**Questions on the material:**
a – Using the commit diff below, state whether each statement agrees with it. Give yes or no for each, and quote the words that decide it: (i) the revised constructor takes only one parameter besides self; (ii) strict_mode defaults to True; (iii) the commit has more additions than deletions.
b – Extend the vLLM commit diff on removing bonus token logic, picking up right after its last line shown.

**Passage for review:**

——————————

[SpecDec][Misc] Cleanup, remove bonus token logic. (#8701)

2024-09-22 12:34:14 -07:00
parent 5b59532760
commit c6bd70d772
7 changed files with 33 additions and 115 deletions
--- a/vllm/model_executor/layers/spec_decode_base_sampler.py
+++ b/vllm/model_executor/layers/spec_decode_base_sampler.py
@@ -11,20 +11,14 @@ class SpecDecodeBaseSampler(nn.Module):
        step.
    """

-    def __init__(self,
-                 disable_bonus_tokens: bool = True,
-                 strict_mode: bool = False):
+    def __init__(self, strict_mode: bool = False):
        """Base class constructor.
        Args:
-            disable_bonus_tokens: Whether or not to disable the bonus token.
-            Require when bonus tokens will cause corrupt KV cache for
-            proposal methods that require KV cache.
            strict_mode: Whether or not to perform shape/device/dtype checks
                during sampling. This catches correctness issues but adds
                nontrivial latency.
        """
        super().__init__()

——————————

**Provided data:**
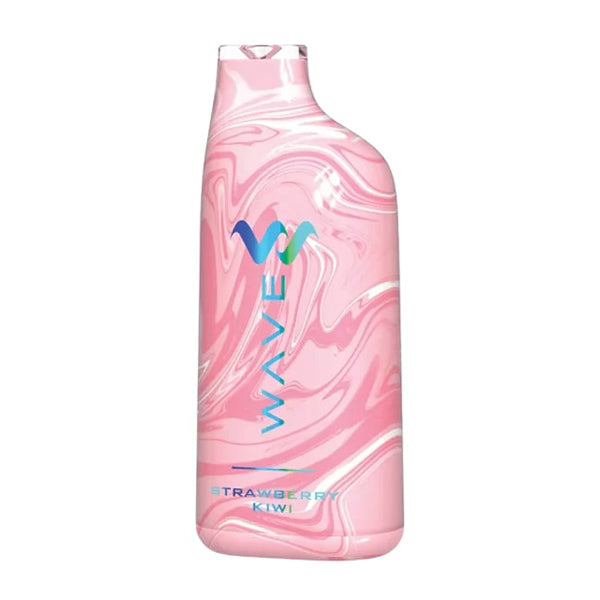 Wave Nicotine Disposable | 8000 Puff | 18mL | 50mg | strawberry kiwi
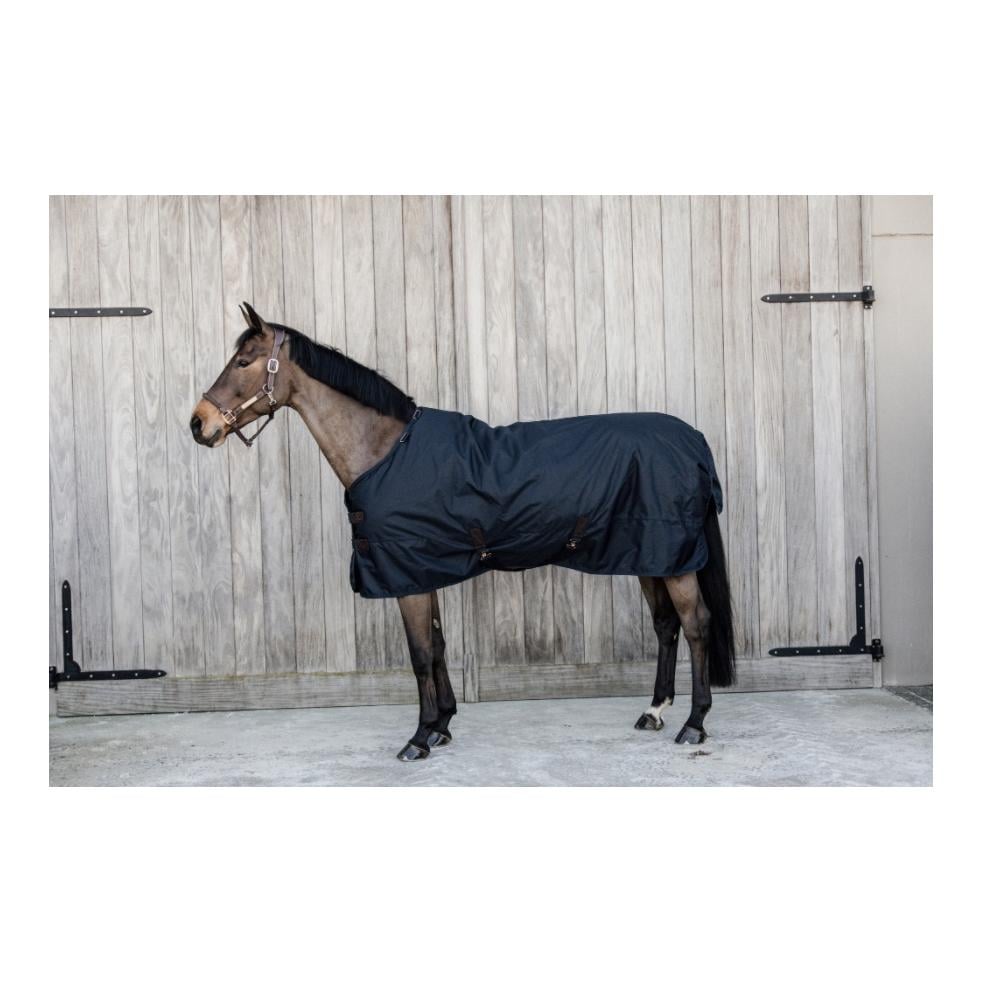 Winterdecke Turnout All Weather Waterproof Classic 300g ohne Halsteil - navy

——————————

**Results of the tasks:**
a –
(i) Yes: "def __init__(self, strict_mode: bool = False):"
(ii) No: "strict_mode: bool = False"
(iii) No: "33 additions and 115 deletions"

b –
-        self._disable_bonus_tokens = disable_bonus_tokens
        self._strict_mode = strict_mode

        # NOTE: A "bonus token" is accepted iff all proposal tokens are
@@ -111,13 +105,6 @@ class SpecDecodeBaseSampler(nn.Module):
        output_with_bonus_tokens[:, -1] = torch.where(output[:, -1] != -1,
                                                      bonus_token_ids, -1)

-        # We disable bonus tokens because it causes corrupt KV cache for
-        # proposal methods that require KV cache. We can fix it by "prefilling"
-        # the bonus token in the proposer. The following issue tracks the fix.
-        # https://github.com/vllm-project/vllm/issues/4212
-        if self._disable_bonus_tokens:
-            output_with_bonus_tokens[:, -1] = -1
-
        # Fill the recovered token ids.
        output.mul_(~after_false_mask).add_(
            substitute_token_ids.mul(after_false_mask))